Début janvier 2018, un nuage de découragement a enveloppé les médias sociaux ougandais après que le président du pays a signé une loi [fr] qui relève la limite d’âge supérieure pour exercer la présidence sans tenir compte d’un précédent sondage faisant ressortir qu’une majorité d’Ougandais s’opposait à cette modification.
L’amendement à la constitution ougandaise signifie que le président Yoweri Museveni, âgé de 73 ans, peut briguer un sixième mandat en 2021 et prolonger sa présidence qui a duré déjà 32 ans, faisant de lui l’un des plus anciens dirigeants d’Afrique.
Cette loi controversée a également prolongé le mandat des législateurs ougandais de cinq à sept ans.
Les changements surviennent à un moment où l’espace pour l’engagement civique s’est rétréci et où les autorités répriment continuellement les voix dissidentes.
──────────────────────────────
Condensez le paragraphe du texte fourni qui commence par « L’amendement à la constitution ougandaise » en conservant ses faits essentiels. Les enregistrements proviennent d’une source distincte.
──────────────────────────────
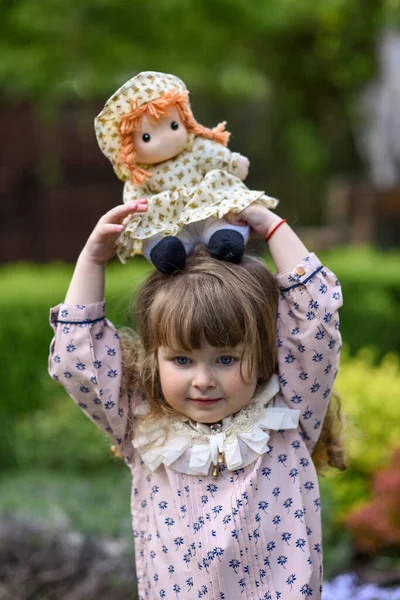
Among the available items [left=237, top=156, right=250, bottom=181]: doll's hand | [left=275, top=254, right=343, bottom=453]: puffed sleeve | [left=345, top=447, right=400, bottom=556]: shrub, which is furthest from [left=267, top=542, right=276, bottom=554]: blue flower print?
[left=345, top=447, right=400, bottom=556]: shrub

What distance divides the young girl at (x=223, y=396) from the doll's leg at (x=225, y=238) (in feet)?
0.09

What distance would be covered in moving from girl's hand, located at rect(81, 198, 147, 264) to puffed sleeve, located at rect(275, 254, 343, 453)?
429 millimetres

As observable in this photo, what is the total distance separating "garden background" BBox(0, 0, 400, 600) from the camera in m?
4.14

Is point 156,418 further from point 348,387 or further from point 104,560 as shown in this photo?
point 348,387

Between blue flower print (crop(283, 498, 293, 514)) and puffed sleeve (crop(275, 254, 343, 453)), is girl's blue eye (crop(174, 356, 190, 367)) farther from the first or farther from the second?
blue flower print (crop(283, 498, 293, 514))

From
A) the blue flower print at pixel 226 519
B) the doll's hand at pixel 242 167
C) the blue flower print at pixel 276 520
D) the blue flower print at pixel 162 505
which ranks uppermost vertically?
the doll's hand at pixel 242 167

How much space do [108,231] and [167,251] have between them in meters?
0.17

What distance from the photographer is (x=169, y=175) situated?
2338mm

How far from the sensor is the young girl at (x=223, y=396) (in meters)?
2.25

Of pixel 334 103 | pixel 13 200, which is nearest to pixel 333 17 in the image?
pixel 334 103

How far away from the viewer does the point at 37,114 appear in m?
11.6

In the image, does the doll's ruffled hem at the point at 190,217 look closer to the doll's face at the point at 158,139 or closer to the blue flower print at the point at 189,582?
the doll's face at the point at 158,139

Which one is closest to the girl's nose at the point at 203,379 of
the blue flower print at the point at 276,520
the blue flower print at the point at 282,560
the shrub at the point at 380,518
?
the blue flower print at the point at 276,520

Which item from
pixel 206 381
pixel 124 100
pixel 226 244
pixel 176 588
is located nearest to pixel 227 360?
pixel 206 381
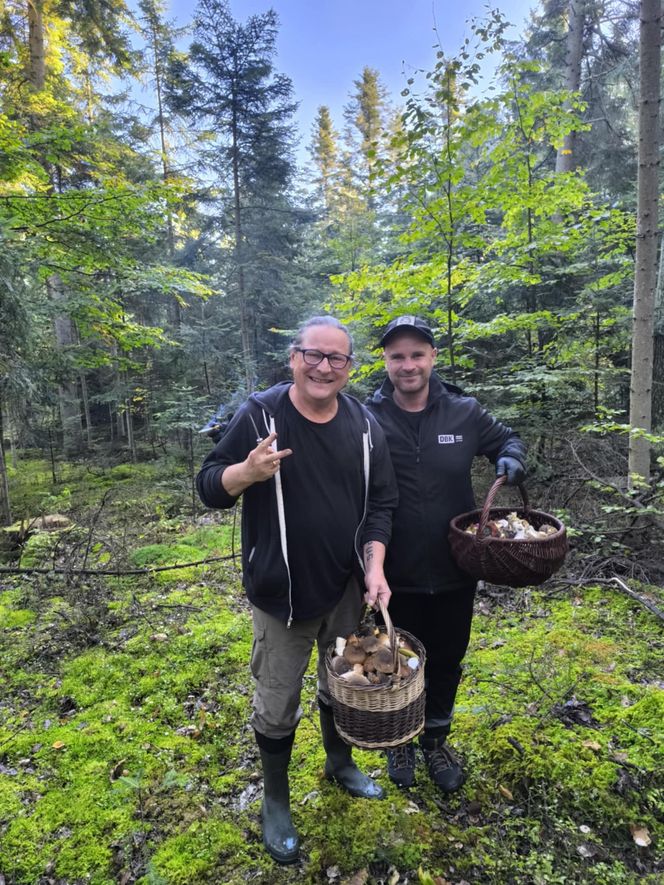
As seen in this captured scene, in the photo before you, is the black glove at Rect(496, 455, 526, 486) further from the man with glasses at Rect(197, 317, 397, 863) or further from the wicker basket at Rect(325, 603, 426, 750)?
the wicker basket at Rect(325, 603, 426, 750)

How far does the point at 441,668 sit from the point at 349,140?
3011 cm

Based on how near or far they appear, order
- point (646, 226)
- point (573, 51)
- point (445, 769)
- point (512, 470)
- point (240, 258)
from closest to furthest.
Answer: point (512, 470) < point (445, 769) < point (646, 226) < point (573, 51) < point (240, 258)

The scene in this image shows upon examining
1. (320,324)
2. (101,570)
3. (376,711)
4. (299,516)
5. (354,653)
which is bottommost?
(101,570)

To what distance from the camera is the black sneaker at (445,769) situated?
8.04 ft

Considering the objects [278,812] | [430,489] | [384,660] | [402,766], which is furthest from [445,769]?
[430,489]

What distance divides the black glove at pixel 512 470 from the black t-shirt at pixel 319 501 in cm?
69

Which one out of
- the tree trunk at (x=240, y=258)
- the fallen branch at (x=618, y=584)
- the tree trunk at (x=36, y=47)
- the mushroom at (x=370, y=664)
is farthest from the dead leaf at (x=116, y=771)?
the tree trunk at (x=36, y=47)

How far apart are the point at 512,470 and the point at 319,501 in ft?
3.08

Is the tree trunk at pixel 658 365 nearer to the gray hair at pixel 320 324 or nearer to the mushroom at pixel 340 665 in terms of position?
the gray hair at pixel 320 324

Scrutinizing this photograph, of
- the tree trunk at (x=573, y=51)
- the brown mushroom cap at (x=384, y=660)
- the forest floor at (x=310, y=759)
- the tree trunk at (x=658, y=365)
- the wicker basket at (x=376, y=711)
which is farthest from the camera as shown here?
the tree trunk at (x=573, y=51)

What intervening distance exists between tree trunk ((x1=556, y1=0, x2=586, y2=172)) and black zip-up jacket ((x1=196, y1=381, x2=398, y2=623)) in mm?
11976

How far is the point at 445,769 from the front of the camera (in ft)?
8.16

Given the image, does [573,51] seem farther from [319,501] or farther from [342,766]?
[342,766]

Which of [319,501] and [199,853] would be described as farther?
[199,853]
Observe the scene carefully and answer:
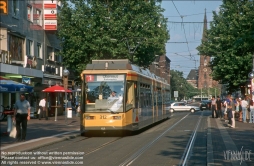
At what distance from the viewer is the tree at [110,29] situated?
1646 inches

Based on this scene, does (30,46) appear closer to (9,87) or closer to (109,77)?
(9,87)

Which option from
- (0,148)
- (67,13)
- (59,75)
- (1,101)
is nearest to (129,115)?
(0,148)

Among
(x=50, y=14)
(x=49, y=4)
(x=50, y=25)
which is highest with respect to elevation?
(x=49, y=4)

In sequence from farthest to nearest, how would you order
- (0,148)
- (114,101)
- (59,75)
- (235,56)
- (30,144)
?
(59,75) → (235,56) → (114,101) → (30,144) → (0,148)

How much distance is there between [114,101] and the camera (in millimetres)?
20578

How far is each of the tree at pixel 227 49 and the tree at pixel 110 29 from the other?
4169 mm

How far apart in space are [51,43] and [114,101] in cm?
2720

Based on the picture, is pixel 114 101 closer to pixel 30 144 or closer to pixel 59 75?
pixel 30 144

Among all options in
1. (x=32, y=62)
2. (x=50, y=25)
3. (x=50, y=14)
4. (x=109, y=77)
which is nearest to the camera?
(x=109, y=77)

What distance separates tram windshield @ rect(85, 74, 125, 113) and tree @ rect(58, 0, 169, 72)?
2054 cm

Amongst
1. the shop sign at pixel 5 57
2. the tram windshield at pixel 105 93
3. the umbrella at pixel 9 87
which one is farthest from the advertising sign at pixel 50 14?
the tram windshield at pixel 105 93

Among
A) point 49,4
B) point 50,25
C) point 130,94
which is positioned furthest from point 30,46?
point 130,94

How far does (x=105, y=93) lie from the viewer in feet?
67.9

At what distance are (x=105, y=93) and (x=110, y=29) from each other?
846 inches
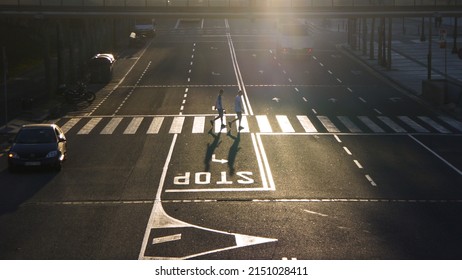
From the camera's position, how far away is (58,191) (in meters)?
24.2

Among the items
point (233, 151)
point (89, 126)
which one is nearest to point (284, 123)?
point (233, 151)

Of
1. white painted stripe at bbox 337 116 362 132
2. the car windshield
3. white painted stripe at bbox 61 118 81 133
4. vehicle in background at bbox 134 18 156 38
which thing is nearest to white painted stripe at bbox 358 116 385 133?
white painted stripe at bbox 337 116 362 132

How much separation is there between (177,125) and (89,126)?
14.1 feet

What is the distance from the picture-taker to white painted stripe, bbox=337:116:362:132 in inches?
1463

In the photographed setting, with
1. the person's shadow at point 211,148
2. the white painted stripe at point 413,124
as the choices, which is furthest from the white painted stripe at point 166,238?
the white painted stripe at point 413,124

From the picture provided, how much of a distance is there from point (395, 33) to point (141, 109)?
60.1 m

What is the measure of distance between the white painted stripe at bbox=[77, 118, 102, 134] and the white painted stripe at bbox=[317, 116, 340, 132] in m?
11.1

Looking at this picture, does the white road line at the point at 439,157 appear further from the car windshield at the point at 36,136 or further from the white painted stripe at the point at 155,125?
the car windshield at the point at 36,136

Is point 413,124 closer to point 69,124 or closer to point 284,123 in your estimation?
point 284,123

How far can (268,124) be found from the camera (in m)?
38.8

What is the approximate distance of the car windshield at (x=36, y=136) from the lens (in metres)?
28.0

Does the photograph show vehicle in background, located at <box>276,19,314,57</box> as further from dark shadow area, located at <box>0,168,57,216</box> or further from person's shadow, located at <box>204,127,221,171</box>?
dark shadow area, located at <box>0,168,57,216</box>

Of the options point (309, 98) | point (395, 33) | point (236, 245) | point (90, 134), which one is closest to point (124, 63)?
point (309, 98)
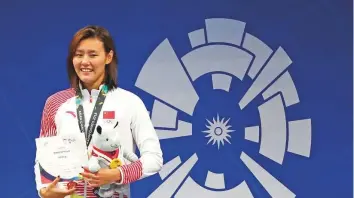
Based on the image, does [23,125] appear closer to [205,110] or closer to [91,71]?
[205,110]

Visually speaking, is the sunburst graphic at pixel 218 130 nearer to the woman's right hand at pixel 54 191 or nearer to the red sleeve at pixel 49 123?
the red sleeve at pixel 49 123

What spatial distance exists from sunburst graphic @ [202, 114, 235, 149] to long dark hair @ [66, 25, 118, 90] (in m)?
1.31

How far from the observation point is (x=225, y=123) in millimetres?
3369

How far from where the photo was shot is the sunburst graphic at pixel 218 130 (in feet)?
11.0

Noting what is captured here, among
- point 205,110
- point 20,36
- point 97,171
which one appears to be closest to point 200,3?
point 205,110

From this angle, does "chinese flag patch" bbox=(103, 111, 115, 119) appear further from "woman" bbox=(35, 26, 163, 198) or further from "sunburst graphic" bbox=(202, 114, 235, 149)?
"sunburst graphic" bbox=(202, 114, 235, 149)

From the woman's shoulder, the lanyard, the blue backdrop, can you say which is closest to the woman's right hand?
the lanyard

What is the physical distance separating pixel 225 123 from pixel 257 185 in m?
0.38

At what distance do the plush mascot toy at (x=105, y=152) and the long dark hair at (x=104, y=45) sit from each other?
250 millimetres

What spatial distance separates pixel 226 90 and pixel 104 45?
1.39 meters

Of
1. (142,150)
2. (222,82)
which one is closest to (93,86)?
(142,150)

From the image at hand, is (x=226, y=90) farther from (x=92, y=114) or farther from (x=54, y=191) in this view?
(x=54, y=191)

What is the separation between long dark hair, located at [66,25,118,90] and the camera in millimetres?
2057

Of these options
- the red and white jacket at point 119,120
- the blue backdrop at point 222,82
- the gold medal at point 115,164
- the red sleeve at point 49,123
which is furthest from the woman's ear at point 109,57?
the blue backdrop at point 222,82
──────────────────────────────
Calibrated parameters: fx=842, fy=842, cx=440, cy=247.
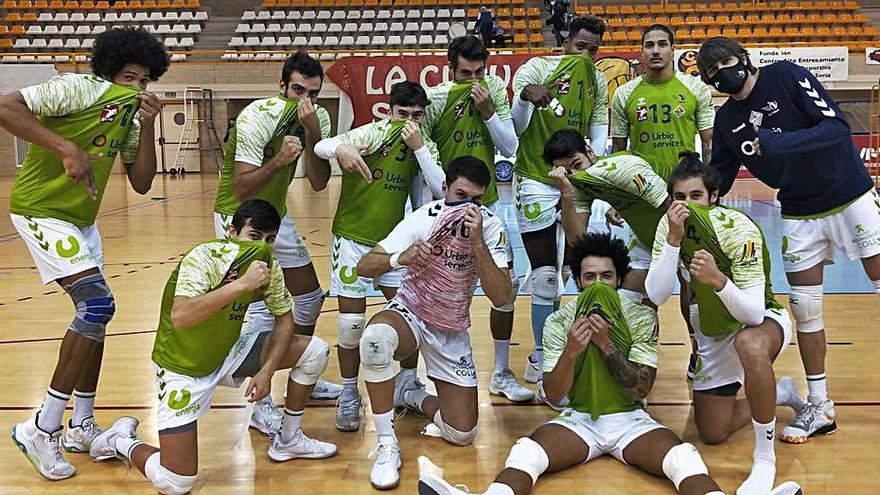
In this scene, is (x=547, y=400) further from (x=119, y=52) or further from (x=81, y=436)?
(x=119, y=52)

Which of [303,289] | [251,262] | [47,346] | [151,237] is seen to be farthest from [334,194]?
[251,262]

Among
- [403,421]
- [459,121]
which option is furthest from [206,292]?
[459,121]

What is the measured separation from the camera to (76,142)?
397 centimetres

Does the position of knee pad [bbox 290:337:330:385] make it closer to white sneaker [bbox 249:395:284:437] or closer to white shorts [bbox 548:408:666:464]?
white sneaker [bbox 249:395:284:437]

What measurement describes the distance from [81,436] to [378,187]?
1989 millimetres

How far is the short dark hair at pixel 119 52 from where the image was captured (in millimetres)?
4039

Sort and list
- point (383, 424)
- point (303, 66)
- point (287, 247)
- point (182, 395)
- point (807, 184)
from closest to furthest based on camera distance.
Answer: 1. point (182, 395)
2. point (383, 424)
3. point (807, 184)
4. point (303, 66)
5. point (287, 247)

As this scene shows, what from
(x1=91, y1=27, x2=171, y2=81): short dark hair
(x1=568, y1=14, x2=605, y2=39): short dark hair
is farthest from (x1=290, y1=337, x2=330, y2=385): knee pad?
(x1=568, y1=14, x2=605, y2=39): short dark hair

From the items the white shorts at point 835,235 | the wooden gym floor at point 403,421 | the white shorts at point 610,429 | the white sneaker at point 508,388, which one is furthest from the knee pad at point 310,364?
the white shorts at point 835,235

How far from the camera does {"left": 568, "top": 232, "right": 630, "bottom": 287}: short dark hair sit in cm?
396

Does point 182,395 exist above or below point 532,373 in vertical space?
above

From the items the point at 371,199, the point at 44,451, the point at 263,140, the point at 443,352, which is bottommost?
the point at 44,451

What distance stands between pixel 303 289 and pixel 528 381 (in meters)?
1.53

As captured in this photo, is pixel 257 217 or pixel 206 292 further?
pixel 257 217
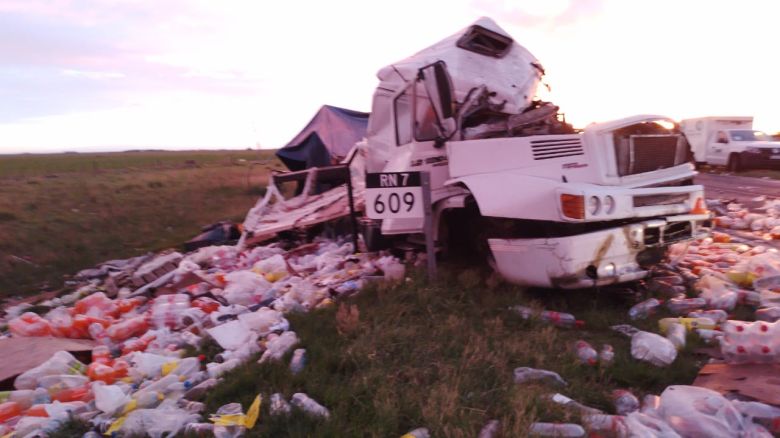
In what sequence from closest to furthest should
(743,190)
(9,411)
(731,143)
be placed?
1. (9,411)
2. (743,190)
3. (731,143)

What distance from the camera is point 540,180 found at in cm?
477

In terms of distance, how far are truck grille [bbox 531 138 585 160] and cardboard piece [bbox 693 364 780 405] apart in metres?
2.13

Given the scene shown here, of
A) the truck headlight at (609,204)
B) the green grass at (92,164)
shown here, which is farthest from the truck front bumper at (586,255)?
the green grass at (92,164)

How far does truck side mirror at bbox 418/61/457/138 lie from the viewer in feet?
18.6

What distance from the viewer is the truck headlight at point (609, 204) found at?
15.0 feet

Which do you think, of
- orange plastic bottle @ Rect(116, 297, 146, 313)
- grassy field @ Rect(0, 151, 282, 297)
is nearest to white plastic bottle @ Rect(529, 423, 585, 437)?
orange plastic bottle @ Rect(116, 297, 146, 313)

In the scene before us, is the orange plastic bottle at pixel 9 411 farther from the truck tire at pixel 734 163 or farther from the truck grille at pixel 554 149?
──────────────────────────────
Réponse attendue >> Grâce à cet amendement constitutionnel, le président Yoweri Museveni, 73 ans et au pouvoir depuis 32 ans, peut briguer un sixième mandat en 2021, ce qui fait de lui l’un des plus anciens dirigeants d’Afrique.